» **To be done**
Reproduce verbatim only the lines from the one containing "From this photo, which" through the last line below, both included.

» **Stored items**
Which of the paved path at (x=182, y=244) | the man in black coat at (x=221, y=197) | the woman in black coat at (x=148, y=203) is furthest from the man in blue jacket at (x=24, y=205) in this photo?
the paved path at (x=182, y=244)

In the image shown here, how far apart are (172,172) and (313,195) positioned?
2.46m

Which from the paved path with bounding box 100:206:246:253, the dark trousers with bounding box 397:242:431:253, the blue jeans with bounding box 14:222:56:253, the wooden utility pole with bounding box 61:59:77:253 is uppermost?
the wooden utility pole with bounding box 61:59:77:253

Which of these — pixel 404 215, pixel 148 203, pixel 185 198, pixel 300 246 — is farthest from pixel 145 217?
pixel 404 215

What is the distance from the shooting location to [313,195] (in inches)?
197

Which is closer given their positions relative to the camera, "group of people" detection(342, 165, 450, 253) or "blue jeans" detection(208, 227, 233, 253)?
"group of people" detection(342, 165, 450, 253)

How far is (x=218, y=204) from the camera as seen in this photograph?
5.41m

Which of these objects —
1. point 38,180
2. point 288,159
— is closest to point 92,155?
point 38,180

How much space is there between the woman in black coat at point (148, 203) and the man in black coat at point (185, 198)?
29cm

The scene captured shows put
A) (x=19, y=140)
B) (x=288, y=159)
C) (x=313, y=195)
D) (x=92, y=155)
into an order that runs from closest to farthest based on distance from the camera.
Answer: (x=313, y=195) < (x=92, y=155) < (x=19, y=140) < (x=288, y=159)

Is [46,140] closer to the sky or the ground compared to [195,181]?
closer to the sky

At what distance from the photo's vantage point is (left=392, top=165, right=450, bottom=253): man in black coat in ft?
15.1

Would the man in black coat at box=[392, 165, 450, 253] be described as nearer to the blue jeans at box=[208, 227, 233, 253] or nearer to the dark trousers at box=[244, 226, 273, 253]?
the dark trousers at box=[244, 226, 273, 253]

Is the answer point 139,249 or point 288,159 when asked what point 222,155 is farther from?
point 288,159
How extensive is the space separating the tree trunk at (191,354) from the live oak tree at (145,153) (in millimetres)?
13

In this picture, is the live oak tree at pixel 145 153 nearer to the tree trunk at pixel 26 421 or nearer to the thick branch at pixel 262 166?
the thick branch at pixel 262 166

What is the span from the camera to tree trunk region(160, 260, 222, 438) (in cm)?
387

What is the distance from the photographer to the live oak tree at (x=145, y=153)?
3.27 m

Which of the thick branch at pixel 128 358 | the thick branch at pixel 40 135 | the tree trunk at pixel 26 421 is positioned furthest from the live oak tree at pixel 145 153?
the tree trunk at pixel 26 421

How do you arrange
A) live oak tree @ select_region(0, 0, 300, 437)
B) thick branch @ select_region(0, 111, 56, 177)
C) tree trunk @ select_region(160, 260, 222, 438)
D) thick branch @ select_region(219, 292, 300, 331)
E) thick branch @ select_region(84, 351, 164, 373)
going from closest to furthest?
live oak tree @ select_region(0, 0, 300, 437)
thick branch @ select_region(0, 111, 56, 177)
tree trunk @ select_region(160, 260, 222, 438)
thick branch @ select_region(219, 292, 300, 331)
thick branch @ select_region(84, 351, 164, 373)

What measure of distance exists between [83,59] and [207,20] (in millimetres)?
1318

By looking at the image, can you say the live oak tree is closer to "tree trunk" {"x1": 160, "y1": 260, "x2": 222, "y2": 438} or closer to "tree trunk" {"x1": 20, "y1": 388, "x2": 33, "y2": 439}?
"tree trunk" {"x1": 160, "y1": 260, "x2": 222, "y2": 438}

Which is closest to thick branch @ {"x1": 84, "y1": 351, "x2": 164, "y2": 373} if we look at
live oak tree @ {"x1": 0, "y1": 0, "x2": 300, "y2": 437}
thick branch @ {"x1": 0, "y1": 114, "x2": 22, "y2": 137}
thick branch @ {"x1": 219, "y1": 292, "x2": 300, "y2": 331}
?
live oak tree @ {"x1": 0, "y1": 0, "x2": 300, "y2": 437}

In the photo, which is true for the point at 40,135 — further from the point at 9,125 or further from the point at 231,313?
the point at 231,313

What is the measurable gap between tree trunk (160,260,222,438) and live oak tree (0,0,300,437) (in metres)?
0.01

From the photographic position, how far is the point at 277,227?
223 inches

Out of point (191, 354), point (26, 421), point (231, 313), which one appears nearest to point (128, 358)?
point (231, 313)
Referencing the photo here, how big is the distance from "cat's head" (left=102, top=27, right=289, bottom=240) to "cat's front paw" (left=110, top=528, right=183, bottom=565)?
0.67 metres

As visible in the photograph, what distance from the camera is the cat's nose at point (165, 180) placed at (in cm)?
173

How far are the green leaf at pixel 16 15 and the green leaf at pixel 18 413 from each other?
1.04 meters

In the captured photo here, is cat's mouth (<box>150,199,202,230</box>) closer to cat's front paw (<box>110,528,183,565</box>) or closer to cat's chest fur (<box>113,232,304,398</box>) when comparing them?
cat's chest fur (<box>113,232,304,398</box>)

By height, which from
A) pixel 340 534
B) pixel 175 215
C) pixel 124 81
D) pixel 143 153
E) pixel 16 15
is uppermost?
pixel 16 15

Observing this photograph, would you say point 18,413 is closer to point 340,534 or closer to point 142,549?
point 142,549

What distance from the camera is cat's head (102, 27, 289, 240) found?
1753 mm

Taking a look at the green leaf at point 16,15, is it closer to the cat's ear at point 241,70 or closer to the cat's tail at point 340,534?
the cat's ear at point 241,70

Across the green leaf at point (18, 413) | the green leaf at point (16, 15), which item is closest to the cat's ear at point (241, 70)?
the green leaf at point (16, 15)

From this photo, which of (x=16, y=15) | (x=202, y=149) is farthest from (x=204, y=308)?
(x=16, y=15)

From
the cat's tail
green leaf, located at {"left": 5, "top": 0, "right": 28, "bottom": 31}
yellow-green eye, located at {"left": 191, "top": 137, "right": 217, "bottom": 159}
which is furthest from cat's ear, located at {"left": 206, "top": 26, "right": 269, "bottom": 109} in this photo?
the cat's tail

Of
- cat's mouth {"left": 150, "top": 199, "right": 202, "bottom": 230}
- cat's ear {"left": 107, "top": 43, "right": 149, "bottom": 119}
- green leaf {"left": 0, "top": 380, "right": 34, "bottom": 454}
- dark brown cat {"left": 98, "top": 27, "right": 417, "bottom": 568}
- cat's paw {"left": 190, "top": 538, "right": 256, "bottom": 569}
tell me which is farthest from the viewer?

» **Task answer**
From this photo, which of (x=16, y=15) | (x=202, y=149) is farthest from (x=204, y=308)?
(x=16, y=15)

From
the cat's tail
green leaf, located at {"left": 5, "top": 0, "right": 28, "bottom": 31}
yellow-green eye, located at {"left": 191, "top": 137, "right": 217, "bottom": 159}
which is furthest from cat's ear, located at {"left": 206, "top": 26, "right": 269, "bottom": 109} in this photo?
the cat's tail

Of
- cat's mouth {"left": 150, "top": 199, "right": 202, "bottom": 230}
- cat's ear {"left": 107, "top": 43, "right": 149, "bottom": 119}
- green leaf {"left": 0, "top": 380, "right": 34, "bottom": 454}
- dark brown cat {"left": 98, "top": 27, "right": 417, "bottom": 568}
- cat's paw {"left": 190, "top": 538, "right": 256, "bottom": 569}
tell me which is farthest from the viewer?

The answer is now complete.